Ratification de la Constitution : pour une flamme européenne
Le recours au référendum dans au moins une dizaine de pays pour ratifier un traité européen est un exercice sans précédent et à très haut risque. Aucun pays européen n’est vraiment familiarisé avec cette procédure très délicate qui, selon les modalités retenues, peut se prêter au choix le plus démocratique ou au populisme le plus simpliste. Certains (notamment au Bénélux) l’expérimenteront même pour la première fois. Les précédentes consultations de ce type sur des enjeux européens dans des pays comme le Danemark, l’Irlande et même la France (1992) incitent à la circonspection.
Dans tous les pays, le danger n°1 est la confusion entre le débat européen et la lutte pour le pouvoir au niveau national. Déjà, partout, les élections au Parlement européen ont tendance à être confisquées par les partis politiques, les médias, et les électeurs eux-mêmes au profit du débat national entre gouvernement et opposition. Ce danger est particulièrement grave en France, où la tradition de la Ve République donne au référendum un fort caractère plébiscitaire : le général de Gaulle, pendant tout son mandat, et François Mitterrand en 1992 s’en sont ouvertement servis pour poser aux Français la question de confiance sur leur acton personnelle. Or, aujourd’hui, deux Français sur trois sont spontanément favorables au progrès de la construction européenne, alors que plus de la moitié de nos concitoyens ont exprimé au printemps dernier leur défiance envers le pouvoir exécutif : bien présenté, un référendum sur l’Europe doit être gagné ; un plébiscite sera perdu.
L’objectif fondamental des partisans du « oui » doit donc être de déconnecter le plus possible l’enjeu constitutionnel européen et l’enjeu de pouvoir national. En protégeant l’Europe de l’éventuelle impopularité de l’exécutif et en protégeant celui-ci des aléas du référendum européen.
Le moyen le plus spectaculaire d’y parvenir serait de recourir au référendum dans tous les pays concernés, et d’organiser ces consultations populaires partout le même jour, en posant rigoureusement la même question partout. Il serait alors clair qu’il ne s’agit pas du référendum de Chirac, de Zapatero ou de Tony Blair, mais du pouvoir donné directement aux citoyens européens sur le choix de leur avenir commun.
A défaut, il est impératif qu’à tout le moins les Etats membres coordonnent leurs calendriers de ratification, de manière à créer une dynamique positive, ainsi que les pays d’Europe centrale ont su le faire l’année dernière pour le traité d’adhésion : en commençant par les pays les plus favorables, pour donner l’élan. Encore faut-il entretenir celui-ci et aider les opinions publiques à regarder au-delà de leur pré carré national.

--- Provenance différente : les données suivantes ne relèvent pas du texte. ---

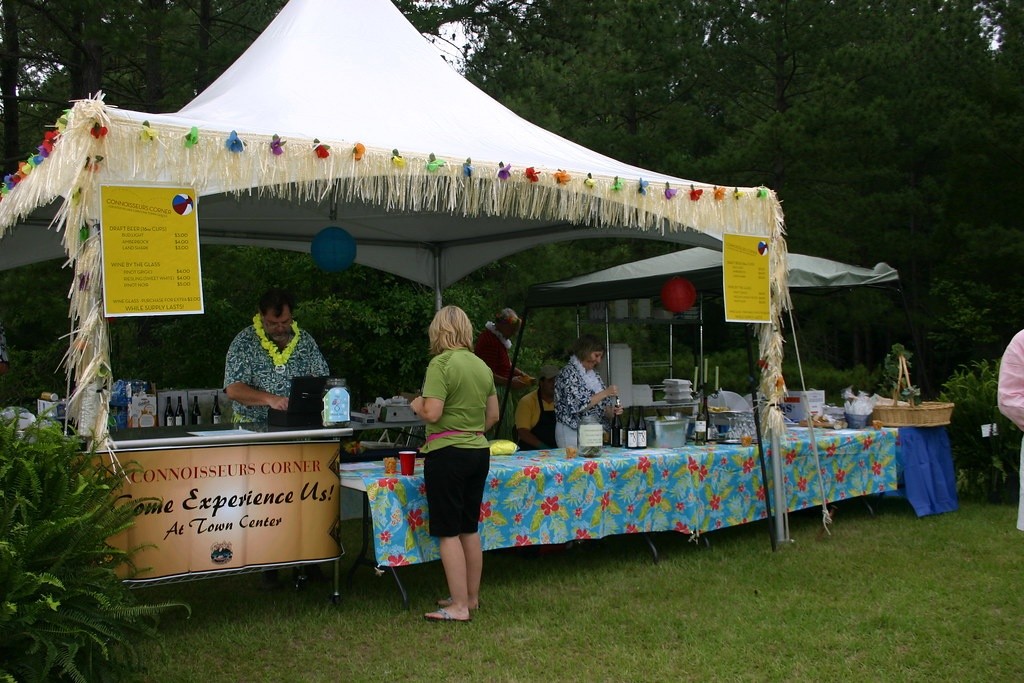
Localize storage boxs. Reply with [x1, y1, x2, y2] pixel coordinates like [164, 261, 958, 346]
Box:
[783, 390, 825, 421]
[662, 379, 693, 403]
[643, 416, 687, 448]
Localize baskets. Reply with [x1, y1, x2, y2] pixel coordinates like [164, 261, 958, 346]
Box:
[871, 352, 955, 425]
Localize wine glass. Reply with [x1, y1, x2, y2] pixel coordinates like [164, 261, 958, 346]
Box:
[708, 410, 757, 440]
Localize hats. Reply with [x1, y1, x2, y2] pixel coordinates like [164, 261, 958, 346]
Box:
[538, 364, 560, 379]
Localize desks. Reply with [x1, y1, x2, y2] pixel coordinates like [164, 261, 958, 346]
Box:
[344, 418, 425, 455]
[664, 423, 899, 547]
[336, 444, 690, 604]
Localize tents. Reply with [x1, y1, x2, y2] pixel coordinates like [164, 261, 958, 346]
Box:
[0, 0, 791, 550]
[493, 244, 918, 449]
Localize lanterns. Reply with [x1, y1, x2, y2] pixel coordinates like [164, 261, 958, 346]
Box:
[660, 276, 697, 319]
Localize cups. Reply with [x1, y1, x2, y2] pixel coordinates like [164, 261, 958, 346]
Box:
[381, 451, 397, 476]
[872, 419, 884, 431]
[740, 435, 752, 446]
[399, 451, 417, 475]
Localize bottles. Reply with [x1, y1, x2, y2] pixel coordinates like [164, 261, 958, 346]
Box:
[637, 406, 648, 449]
[627, 406, 638, 449]
[695, 403, 707, 446]
[107, 378, 148, 432]
[577, 414, 604, 457]
[164, 396, 174, 427]
[320, 378, 351, 427]
[610, 405, 623, 447]
[211, 395, 222, 425]
[174, 396, 185, 426]
[192, 396, 202, 425]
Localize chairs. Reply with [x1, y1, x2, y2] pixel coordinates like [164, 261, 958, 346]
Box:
[360, 391, 420, 458]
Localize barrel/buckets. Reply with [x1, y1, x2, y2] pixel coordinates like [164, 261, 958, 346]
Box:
[844, 411, 873, 430]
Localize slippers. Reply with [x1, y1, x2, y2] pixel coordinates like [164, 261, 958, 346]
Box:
[424, 608, 471, 622]
[434, 597, 479, 611]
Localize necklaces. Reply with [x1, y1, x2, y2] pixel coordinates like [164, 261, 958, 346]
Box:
[484, 321, 512, 348]
[568, 353, 602, 395]
[253, 312, 301, 366]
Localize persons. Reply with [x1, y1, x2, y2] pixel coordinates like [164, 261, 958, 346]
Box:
[552, 335, 623, 448]
[515, 363, 561, 450]
[997, 329, 1024, 530]
[409, 305, 499, 624]
[477, 308, 537, 441]
[223, 288, 330, 593]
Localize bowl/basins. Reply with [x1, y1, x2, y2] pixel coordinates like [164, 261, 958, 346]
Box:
[655, 421, 686, 448]
[643, 415, 689, 448]
[662, 379, 692, 404]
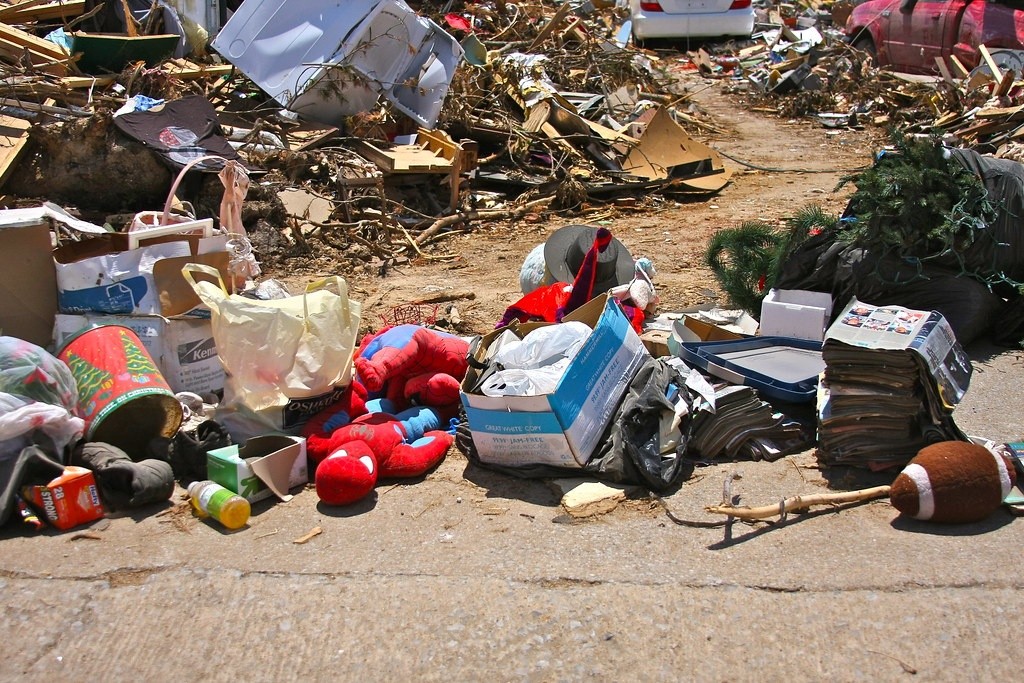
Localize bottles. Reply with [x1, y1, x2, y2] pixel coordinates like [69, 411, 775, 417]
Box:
[186, 481, 251, 529]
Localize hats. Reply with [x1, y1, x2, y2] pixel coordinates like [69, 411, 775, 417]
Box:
[544, 225, 634, 295]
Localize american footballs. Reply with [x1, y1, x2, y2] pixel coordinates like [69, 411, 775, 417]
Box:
[890, 441, 1016, 524]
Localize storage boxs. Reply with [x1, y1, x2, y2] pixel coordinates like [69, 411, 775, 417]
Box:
[53, 232, 229, 394]
[760, 287, 832, 340]
[21, 466, 104, 532]
[459, 291, 649, 468]
[206, 433, 308, 503]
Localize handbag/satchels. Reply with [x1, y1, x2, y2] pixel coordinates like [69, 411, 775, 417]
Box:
[481, 320, 595, 396]
[182, 263, 362, 401]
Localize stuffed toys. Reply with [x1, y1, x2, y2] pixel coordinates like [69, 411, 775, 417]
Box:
[299, 323, 468, 507]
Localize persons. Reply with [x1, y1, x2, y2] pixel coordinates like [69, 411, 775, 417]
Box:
[895, 326, 907, 333]
[847, 316, 859, 325]
[899, 312, 913, 322]
[855, 307, 868, 315]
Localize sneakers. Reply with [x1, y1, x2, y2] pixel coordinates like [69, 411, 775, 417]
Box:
[68, 441, 174, 509]
[168, 420, 233, 479]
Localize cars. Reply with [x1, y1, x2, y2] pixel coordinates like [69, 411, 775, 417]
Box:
[842, 0, 1024, 73]
[625, 0, 757, 49]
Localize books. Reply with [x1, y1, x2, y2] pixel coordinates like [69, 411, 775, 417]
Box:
[815, 294, 975, 473]
[665, 356, 811, 464]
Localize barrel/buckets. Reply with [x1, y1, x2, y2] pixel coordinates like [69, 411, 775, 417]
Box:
[55, 320, 183, 462]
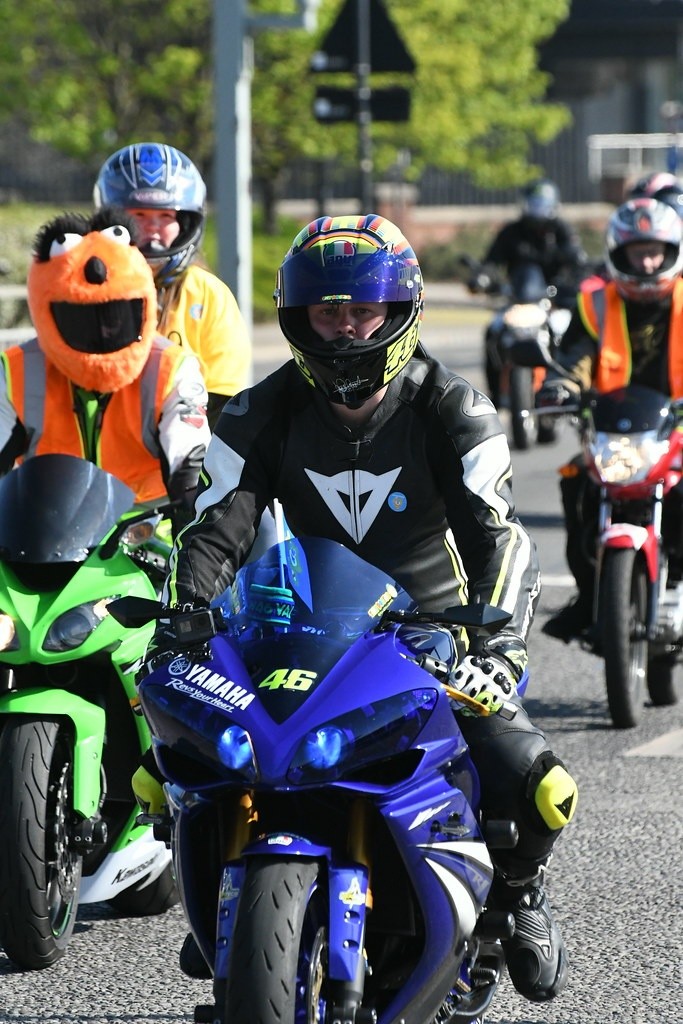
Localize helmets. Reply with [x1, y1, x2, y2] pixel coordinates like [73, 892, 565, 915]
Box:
[48, 298, 143, 355]
[603, 198, 681, 298]
[275, 215, 426, 402]
[93, 142, 207, 287]
[517, 178, 559, 221]
[627, 169, 683, 217]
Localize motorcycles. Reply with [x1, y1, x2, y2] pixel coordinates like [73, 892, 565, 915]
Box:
[104, 523, 525, 1024]
[0, 452, 180, 967]
[456, 244, 588, 447]
[517, 329, 683, 727]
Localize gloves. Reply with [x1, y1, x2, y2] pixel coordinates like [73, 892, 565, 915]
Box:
[445, 654, 517, 718]
[536, 386, 574, 410]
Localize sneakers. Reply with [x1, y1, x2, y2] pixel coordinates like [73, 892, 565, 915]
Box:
[498, 876, 570, 1001]
[653, 583, 683, 645]
[539, 597, 593, 642]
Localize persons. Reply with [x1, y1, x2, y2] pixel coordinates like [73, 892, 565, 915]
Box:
[468, 177, 583, 361]
[0, 221, 213, 575]
[532, 193, 683, 654]
[89, 138, 249, 437]
[143, 210, 576, 1006]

Les derniers Jeux Olympiques ont montré, de nouveau, le caractère très fort et très médiatique du symbole du flambeau, transmis de main en main jusqu’au lieu de la prochaine rencontre fraternelle.
En s’inspirant de cet exemple, il s’agirait d’allumer une flamme « européenne » en un lieu symbolique (Rome ? Strasbourg ? Bruxelles ?), et de la transporter, le plus possible par des porteurs à pied, de capitale en capitale, au fur et à mesure qu’ont lieu les ratifications. Derrière la flamme, serait portée une banderole avec les drapeaux des pays qui ont déjà ratifié. Ainsi serait lancé un élan et créé un crescendo, la liste des pays – et le suspense – s’accroissant au fil des semaines. En recevant à son tour le cortège, chaque pays prendrait conscience du fait qu’il tient ainsi entre ses mains, non seulement son destin national, mais la flamme de l’espoir européen : qui oserait l’éteindre ? Dans les commentaires et débats qui accompagneront partout l’événement, l’argument sera de dire, au début : « vous ne pouvez pas bloquer le processus pour tous les pays qui vous suivent » ; et, vers la fin : « comment pourriez-vous désavouer les vingt pays qui ont montré la voie ? »
Alain LAMASSOURE, le 8 septembre 2004.